Nove anos depois, os Foo Fighters voltaram a pisar o Palco NOS e não pouparam energia. Assim sendo foram duas horas e meia de concerto, dezenas de temas clássicos e um Dave Grohl a correr de ponta a ponta do palco como se o tempo não tivesse passado.
O segundo dia do NOS Alive prometia ser daqueles que ficam na memória, mas havia dúvidas no ar. Conseguiria o regresso da banda de Seattle corresponder à espera de quase uma década? Um concerto de Zara Larsson no Palco Heineken, tradicionalmente visto como “secundário“, iria aguentar todos os que queriam ver?
Foo Figthers foram tudo o que se esperava e mais ainda
A resposta a ambas as perguntas foi sim, ainda que por motivos diferentes. Os Foo Fighters apostaram forte na nostalgia, indo buscar temas de pelo menos 14 anos de carreira, de “All My Life” a “Everlong”.
No entanto, a banda tocou uma música de cada um dos integrantes antes de se juntarem aos Foo Fighters. Como seria de esperar, todos queriam ouvir Nirvana, da época em que Dave Grohl fazia parte do lendário conjunto.
Assim sendo a escolha foi “Marigold”, composta pelo próprio quandon entrou nos Nirvana. Uma música do álbum “In Utero”.
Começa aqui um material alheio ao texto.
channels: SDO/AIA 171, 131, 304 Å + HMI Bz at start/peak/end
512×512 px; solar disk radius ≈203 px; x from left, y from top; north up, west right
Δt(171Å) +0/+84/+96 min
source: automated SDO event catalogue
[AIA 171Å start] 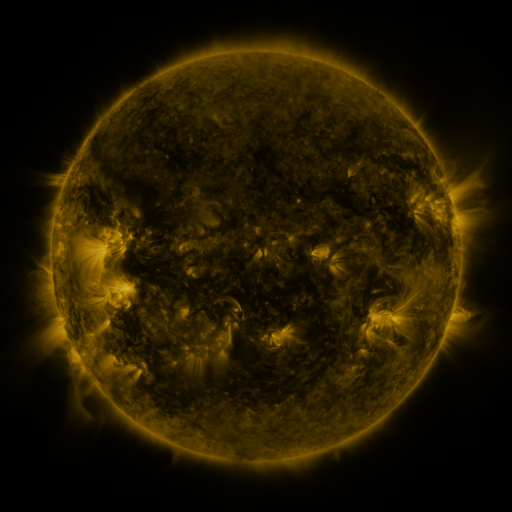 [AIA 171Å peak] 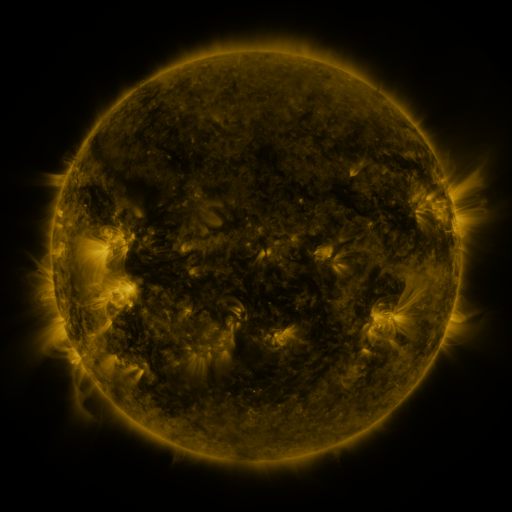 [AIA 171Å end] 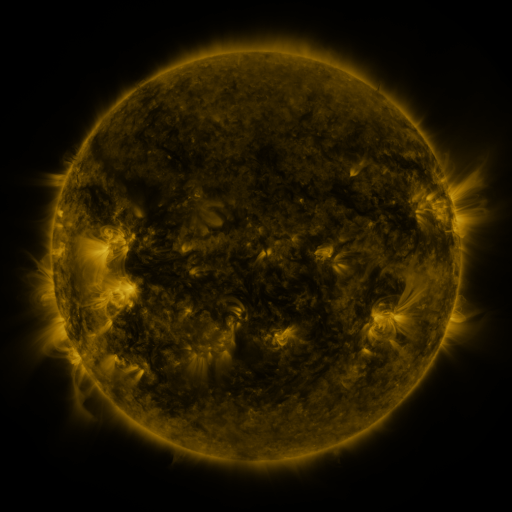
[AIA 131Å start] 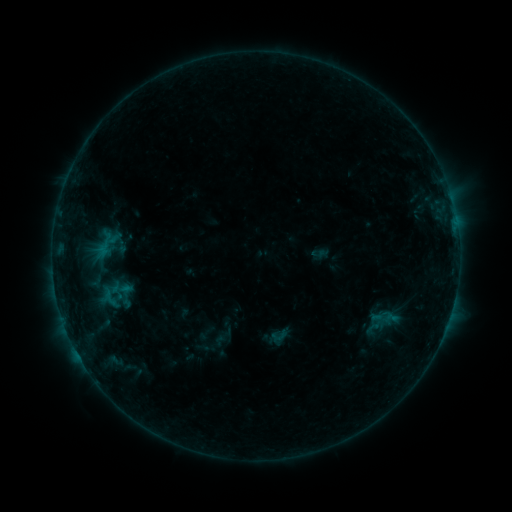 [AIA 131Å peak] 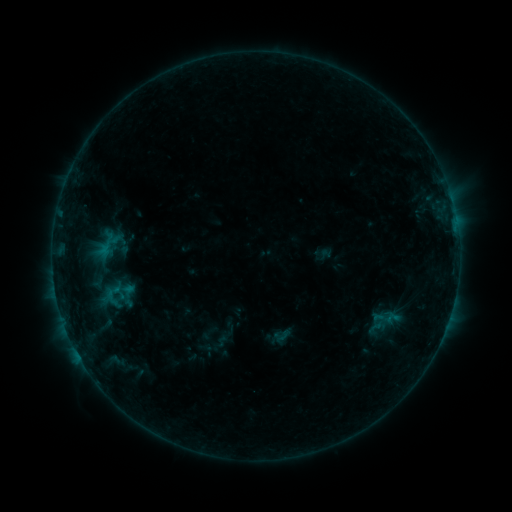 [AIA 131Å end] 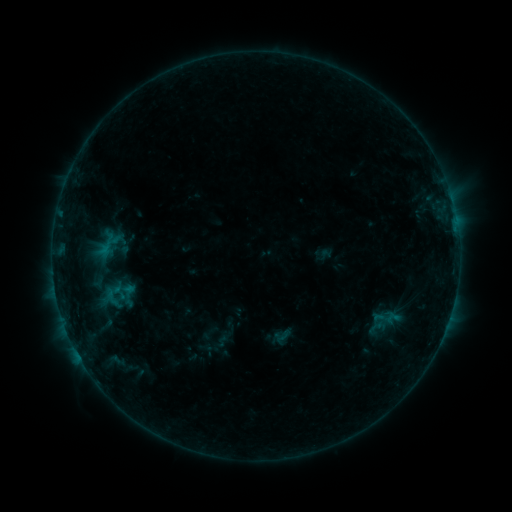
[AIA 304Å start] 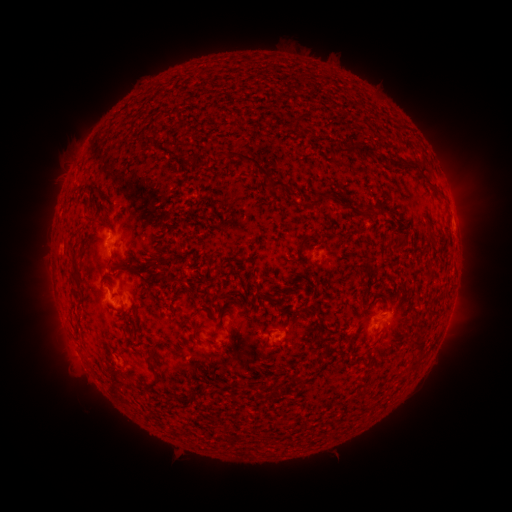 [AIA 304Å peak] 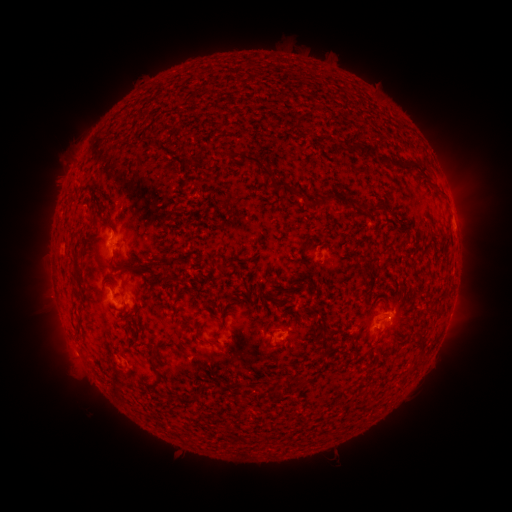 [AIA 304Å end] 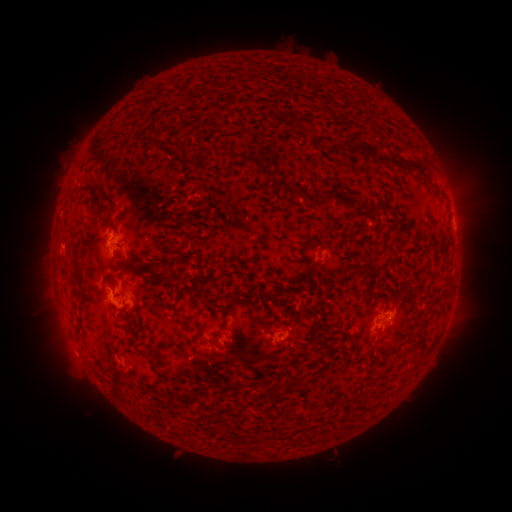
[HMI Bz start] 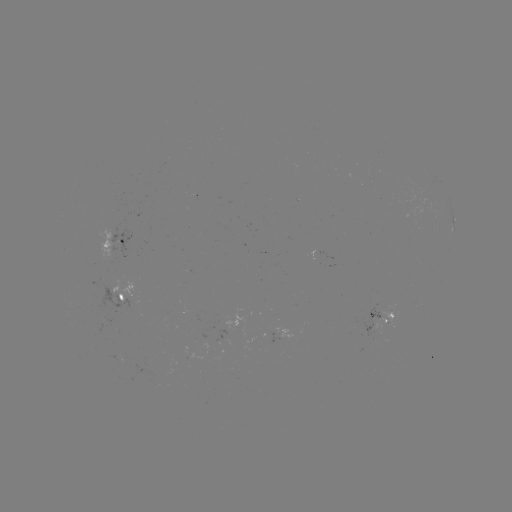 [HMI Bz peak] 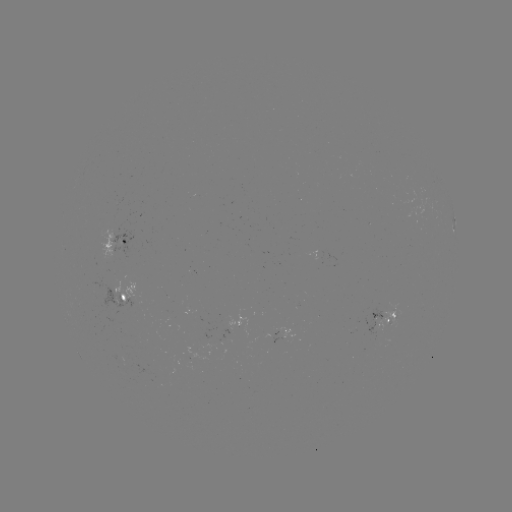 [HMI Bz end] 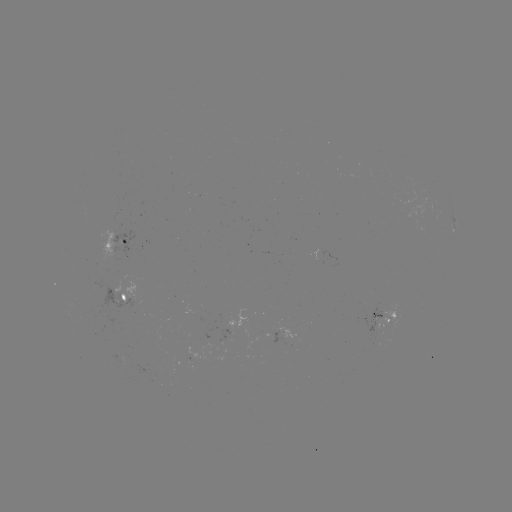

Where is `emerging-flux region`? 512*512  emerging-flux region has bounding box [349, 308, 381, 335].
Além disso houve também um emotivo tributo a Taylor Hawkins em “Aurora”. Do álbum mais recente, “Your Favorite Toy”, lançado em abril, não tocaram uma única música, prova de que o público ali estava pela nostalgia, não pelas novidades.
Nem tudo foi perfeito. O concerto dos Foo Fighters, por ser tão longo, teve também os seus momentos mais mornos a meio, e a ausência de temas mais recentes ou mais agressivos como “White Limo” deixou alguma vontade por cumprir. Ainda assim, quem foi para ver clássicos saiu satisfeito e a promessa de regresso em breve deixou os fãs otimistas.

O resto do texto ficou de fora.